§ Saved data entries
[Start]
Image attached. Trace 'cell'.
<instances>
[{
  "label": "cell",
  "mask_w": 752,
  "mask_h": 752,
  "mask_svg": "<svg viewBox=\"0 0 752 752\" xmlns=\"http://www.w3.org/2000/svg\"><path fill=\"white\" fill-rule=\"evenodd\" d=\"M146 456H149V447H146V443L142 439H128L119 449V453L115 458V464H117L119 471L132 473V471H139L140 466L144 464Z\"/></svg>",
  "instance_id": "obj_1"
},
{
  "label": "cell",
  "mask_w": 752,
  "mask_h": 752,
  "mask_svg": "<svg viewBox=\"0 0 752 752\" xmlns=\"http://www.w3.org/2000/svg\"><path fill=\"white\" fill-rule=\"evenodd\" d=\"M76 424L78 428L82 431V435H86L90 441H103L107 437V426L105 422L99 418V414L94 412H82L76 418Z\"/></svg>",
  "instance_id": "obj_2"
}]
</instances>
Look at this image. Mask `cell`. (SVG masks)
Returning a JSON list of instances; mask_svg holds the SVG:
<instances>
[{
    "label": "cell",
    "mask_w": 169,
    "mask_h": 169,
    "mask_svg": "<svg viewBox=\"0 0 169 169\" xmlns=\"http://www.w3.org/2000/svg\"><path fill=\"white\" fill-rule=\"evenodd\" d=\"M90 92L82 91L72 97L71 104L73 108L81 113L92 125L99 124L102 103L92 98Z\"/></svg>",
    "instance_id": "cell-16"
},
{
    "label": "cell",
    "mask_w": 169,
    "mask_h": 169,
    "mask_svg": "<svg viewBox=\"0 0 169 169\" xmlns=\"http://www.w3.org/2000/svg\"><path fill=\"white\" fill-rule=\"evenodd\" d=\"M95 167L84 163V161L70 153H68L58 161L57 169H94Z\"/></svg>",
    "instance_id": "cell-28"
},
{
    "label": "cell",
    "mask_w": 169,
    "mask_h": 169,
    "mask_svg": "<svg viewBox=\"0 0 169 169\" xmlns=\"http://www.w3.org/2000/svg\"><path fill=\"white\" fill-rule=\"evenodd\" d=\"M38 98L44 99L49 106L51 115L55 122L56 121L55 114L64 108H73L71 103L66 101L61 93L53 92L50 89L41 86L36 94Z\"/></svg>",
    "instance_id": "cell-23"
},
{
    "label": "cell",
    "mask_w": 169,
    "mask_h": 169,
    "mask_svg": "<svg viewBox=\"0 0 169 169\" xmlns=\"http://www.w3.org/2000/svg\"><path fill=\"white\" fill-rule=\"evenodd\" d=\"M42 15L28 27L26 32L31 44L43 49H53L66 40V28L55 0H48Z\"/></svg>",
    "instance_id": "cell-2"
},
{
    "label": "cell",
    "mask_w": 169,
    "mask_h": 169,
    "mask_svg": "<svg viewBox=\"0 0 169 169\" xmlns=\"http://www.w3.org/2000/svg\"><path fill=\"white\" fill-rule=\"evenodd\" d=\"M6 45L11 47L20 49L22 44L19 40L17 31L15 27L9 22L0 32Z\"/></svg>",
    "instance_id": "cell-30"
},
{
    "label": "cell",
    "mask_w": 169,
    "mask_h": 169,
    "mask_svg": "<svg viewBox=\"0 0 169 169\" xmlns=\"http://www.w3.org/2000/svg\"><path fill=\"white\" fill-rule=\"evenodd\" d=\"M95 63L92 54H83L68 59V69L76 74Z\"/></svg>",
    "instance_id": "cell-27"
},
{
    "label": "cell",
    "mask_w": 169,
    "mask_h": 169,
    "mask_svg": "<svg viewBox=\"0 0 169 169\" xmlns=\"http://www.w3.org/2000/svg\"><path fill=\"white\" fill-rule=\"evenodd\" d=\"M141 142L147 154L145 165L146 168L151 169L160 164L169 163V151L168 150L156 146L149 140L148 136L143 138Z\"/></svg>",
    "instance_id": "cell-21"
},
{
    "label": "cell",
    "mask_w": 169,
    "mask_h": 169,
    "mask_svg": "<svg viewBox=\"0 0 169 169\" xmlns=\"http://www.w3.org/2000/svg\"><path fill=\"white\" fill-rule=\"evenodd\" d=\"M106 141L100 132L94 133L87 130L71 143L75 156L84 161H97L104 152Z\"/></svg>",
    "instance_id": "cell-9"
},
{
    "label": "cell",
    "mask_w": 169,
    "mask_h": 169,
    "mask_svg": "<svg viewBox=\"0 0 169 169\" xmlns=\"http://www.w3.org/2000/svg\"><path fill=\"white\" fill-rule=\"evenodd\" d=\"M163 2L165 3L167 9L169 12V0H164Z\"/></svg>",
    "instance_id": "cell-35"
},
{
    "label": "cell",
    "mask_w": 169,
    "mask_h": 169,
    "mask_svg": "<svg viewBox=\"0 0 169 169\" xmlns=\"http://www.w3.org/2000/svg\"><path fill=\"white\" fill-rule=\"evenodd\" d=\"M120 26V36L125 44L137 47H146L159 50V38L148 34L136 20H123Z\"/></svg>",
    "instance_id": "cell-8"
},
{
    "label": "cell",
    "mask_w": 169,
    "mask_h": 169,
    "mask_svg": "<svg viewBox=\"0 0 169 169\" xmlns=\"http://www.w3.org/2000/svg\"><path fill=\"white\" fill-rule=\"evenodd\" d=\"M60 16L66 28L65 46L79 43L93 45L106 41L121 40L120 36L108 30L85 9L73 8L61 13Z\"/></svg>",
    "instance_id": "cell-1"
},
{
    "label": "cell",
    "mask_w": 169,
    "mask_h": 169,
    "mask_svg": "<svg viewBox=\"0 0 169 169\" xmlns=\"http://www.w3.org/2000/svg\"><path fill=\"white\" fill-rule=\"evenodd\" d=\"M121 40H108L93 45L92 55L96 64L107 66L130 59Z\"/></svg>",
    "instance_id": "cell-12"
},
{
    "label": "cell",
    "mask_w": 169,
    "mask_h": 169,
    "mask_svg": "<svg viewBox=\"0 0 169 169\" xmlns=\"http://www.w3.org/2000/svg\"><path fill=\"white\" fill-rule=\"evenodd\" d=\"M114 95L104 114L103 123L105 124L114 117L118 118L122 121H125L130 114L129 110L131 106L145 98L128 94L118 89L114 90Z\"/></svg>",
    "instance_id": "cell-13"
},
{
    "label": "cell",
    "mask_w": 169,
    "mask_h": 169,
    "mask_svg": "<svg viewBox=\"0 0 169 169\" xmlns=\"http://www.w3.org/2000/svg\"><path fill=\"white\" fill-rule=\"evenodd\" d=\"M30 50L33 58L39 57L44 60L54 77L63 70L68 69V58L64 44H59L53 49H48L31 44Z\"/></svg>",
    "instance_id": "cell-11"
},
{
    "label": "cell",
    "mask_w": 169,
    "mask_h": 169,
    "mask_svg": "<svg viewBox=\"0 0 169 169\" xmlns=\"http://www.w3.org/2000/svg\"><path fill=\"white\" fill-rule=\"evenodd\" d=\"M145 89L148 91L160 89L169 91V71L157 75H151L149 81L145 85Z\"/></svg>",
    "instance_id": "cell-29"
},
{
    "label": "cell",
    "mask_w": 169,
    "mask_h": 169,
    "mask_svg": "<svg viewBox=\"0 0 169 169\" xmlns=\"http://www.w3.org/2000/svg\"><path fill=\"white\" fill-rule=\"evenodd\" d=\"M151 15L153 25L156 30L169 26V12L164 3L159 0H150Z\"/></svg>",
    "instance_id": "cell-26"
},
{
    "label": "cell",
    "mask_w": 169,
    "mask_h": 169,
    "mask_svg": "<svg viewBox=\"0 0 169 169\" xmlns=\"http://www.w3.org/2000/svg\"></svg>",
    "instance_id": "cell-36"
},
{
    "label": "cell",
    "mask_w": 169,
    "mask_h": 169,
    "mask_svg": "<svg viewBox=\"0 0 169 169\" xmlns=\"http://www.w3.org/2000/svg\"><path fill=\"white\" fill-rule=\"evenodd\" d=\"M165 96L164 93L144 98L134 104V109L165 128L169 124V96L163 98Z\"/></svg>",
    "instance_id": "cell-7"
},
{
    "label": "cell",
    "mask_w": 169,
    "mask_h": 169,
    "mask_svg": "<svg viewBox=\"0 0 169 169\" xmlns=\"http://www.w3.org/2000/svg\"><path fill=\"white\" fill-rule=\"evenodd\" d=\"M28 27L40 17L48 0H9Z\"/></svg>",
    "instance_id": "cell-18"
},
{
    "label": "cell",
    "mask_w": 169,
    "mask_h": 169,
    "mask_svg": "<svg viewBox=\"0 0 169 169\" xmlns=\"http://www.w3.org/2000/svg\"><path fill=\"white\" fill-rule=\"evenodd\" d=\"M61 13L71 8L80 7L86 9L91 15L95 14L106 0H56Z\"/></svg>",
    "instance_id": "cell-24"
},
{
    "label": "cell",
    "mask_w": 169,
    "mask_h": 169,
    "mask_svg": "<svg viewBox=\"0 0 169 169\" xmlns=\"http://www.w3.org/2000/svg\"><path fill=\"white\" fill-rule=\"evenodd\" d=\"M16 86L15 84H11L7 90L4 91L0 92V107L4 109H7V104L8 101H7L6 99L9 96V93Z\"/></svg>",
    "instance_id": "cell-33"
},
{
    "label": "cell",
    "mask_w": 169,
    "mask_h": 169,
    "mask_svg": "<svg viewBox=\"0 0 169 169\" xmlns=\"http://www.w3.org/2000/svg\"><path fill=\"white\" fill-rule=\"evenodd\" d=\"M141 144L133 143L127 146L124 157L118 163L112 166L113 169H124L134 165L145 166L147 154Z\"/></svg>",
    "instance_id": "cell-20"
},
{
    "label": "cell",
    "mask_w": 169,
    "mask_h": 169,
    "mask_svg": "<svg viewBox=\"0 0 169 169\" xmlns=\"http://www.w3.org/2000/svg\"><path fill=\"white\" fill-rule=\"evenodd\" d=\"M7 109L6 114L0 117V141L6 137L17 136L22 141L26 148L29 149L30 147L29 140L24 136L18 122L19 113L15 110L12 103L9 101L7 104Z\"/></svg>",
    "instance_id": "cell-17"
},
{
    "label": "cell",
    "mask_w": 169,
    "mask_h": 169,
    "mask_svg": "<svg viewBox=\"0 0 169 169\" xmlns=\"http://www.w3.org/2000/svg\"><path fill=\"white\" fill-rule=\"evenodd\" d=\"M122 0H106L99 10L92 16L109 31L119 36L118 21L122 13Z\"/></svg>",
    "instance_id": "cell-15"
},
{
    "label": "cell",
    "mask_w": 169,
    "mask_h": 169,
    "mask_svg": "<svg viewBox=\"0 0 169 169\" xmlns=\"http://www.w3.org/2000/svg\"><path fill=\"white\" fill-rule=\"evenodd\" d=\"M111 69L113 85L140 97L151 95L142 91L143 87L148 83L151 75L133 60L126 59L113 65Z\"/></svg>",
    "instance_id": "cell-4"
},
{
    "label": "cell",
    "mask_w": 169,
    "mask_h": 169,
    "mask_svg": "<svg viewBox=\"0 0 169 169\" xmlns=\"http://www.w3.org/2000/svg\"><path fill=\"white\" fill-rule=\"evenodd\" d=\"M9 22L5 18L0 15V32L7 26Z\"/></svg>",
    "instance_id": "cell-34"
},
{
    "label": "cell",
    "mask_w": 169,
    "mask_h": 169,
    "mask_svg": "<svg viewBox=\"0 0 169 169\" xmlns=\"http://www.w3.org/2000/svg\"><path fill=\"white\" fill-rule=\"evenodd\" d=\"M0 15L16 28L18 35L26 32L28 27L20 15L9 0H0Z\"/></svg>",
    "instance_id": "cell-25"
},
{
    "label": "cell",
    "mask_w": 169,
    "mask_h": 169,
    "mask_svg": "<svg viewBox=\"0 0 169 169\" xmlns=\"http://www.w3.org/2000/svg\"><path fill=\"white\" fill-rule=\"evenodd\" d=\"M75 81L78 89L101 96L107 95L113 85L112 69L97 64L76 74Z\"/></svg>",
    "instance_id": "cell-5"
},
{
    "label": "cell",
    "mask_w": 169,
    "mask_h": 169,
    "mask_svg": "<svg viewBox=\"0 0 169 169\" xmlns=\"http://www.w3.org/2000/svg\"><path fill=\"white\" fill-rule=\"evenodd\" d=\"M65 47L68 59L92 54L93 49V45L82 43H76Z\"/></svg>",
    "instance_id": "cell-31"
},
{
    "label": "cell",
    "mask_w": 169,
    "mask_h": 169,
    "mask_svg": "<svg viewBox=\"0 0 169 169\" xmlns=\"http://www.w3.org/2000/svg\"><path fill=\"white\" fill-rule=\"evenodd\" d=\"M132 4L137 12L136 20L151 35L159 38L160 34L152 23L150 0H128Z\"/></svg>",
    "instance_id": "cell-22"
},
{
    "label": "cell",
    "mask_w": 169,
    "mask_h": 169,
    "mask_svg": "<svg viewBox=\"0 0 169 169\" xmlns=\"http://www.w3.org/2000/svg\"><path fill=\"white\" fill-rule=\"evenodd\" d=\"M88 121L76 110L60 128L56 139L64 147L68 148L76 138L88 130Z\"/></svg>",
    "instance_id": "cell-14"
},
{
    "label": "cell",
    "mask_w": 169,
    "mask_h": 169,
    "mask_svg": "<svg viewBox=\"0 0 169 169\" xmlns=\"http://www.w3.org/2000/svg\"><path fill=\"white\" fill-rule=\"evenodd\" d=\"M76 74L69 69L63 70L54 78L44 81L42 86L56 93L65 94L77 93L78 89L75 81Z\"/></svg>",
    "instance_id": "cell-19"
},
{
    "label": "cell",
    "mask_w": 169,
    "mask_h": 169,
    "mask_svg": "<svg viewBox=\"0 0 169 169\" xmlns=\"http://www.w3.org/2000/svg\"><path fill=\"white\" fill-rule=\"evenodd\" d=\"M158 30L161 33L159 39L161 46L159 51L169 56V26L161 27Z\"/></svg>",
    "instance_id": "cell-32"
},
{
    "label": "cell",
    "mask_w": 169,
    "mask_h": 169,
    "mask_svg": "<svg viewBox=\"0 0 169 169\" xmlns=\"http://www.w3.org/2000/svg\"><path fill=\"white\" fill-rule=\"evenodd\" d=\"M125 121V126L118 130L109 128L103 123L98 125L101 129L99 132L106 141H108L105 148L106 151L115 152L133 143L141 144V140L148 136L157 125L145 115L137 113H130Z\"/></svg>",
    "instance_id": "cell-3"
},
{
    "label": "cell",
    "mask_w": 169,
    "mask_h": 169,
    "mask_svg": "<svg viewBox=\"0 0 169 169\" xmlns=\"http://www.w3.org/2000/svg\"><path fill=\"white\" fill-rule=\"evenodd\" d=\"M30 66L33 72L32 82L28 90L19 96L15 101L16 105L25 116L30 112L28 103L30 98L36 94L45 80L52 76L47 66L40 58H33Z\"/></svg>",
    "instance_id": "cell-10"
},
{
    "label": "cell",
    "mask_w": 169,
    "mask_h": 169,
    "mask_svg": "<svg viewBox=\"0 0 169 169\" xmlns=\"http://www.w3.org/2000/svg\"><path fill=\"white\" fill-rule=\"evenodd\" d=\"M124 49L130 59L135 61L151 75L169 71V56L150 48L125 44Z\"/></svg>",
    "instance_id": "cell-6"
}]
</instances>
[End]
§ Exercise aim
Reproduce everything from the start of the listing down to the line containing "456H149V447H146V443L142 439H128L119 449V453L115", with both ends included and each character left unchanged.

§ Written solution
Image attached. Trace 'cell'.
<instances>
[{
  "label": "cell",
  "mask_w": 752,
  "mask_h": 752,
  "mask_svg": "<svg viewBox=\"0 0 752 752\" xmlns=\"http://www.w3.org/2000/svg\"><path fill=\"white\" fill-rule=\"evenodd\" d=\"M146 456H149V447H146V443L142 439H128L119 449V453L115 458V464H117L119 471L132 473V471H139L140 466L144 464Z\"/></svg>",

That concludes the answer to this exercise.